What you are asked to do:
The stretch wanted below opens at the line containing "October 2007KSR Training10" and closes at the line containing "Indescribable For Little". Please return it exactly, with no other lines.
The input below:
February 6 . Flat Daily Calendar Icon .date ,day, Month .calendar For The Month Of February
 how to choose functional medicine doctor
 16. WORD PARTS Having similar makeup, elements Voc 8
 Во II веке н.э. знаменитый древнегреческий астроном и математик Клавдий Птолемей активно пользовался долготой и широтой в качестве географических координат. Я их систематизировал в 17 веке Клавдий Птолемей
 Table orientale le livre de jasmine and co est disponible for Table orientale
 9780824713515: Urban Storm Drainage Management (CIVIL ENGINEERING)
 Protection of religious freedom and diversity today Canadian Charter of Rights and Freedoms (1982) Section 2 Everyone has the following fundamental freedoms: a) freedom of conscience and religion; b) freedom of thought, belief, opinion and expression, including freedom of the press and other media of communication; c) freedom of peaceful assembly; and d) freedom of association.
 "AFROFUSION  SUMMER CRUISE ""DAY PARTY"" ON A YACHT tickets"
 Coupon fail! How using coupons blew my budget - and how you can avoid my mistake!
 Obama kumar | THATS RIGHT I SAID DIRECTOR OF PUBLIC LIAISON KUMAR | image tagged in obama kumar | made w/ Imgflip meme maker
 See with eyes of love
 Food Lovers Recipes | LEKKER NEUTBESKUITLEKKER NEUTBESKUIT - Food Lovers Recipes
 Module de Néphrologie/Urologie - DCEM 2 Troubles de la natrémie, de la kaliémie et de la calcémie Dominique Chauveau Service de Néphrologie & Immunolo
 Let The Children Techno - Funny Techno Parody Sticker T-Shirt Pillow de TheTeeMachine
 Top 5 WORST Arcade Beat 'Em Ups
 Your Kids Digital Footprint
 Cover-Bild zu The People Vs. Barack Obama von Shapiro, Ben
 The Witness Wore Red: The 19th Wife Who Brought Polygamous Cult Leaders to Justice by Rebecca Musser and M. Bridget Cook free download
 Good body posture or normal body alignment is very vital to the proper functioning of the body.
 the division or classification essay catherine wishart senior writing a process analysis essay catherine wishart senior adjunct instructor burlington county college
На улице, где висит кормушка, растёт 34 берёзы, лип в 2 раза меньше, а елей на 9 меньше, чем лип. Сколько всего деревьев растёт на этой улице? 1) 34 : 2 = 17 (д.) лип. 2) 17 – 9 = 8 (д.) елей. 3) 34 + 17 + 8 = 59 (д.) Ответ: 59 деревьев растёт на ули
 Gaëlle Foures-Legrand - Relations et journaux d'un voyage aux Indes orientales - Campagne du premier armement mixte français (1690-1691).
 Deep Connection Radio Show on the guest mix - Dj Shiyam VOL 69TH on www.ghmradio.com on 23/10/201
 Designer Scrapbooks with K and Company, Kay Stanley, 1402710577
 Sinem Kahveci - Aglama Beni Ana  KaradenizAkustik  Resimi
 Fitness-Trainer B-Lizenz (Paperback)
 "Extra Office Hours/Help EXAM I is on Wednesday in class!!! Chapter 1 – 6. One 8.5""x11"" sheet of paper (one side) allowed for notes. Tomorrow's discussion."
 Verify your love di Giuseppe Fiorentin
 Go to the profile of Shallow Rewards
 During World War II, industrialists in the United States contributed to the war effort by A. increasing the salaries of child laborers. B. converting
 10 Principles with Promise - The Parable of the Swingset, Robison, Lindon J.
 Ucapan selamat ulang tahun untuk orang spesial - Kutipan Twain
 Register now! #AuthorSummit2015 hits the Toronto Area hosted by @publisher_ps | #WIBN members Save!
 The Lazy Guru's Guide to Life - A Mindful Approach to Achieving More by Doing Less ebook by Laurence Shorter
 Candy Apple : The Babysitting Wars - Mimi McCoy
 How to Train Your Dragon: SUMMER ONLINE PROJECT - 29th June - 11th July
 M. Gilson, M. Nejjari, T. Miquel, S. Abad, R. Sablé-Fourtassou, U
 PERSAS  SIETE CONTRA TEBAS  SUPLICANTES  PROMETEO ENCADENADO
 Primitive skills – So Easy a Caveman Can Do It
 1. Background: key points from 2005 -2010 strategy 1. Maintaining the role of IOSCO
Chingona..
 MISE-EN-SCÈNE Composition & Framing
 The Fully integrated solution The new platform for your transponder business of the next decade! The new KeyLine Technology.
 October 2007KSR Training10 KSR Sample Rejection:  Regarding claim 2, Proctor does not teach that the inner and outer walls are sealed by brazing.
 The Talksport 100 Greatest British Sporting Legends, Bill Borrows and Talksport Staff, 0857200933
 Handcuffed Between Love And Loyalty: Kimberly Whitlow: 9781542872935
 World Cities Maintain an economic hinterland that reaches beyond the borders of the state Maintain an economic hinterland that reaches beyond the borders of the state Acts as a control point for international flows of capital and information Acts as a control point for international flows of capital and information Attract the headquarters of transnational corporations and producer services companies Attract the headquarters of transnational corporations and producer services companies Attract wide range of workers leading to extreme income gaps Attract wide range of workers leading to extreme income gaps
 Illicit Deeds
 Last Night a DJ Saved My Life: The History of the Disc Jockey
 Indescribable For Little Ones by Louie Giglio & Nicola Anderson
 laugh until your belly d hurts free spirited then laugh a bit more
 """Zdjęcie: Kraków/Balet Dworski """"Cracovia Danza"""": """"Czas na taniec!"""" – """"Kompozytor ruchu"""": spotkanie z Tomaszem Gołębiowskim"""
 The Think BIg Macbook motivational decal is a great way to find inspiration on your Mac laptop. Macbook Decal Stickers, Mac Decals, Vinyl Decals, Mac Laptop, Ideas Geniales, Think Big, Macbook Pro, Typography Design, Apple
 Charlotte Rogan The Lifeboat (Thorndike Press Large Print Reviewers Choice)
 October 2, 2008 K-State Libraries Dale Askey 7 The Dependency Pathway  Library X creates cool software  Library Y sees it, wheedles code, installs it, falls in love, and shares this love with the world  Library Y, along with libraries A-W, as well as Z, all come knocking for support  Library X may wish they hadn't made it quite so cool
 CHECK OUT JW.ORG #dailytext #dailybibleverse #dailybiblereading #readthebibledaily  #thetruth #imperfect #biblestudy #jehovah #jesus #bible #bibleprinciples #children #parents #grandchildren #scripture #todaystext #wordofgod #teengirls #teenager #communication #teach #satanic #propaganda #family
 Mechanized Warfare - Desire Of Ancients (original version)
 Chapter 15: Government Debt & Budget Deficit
End of The input.
Written reply:
 October 2007KSR Training10 KSR Sample Rejection:  Regarding claim 2, Proctor does not teach that the inner and outer walls are sealed by brazing.
 The Talksport 100 Greatest British Sporting Legends, Bill Borrows and Talksport Staff, 0857200933
 Handcuffed Between Love And Loyalty: Kimberly Whitlow: 9781542872935
 World Cities Maintain an economic hinterland that reaches beyond the borders of the state Maintain an economic hinterland that reaches beyond the borders of the state Acts as a control point for international flows of capital and information Acts as a control point for international flows of capital and information Attract the headquarters of transnational corporations and producer services companies Attract the headquarters of transnational corporations and producer services companies Attract wide range of workers leading to extreme income gaps Attract wide range of workers leading to extreme income gaps
 Illicit Deeds
 Last Night a DJ Saved My Life: The History of the Disc Jockey
 Indescribable For Little Ones by Louie Giglio & Nicola Anderson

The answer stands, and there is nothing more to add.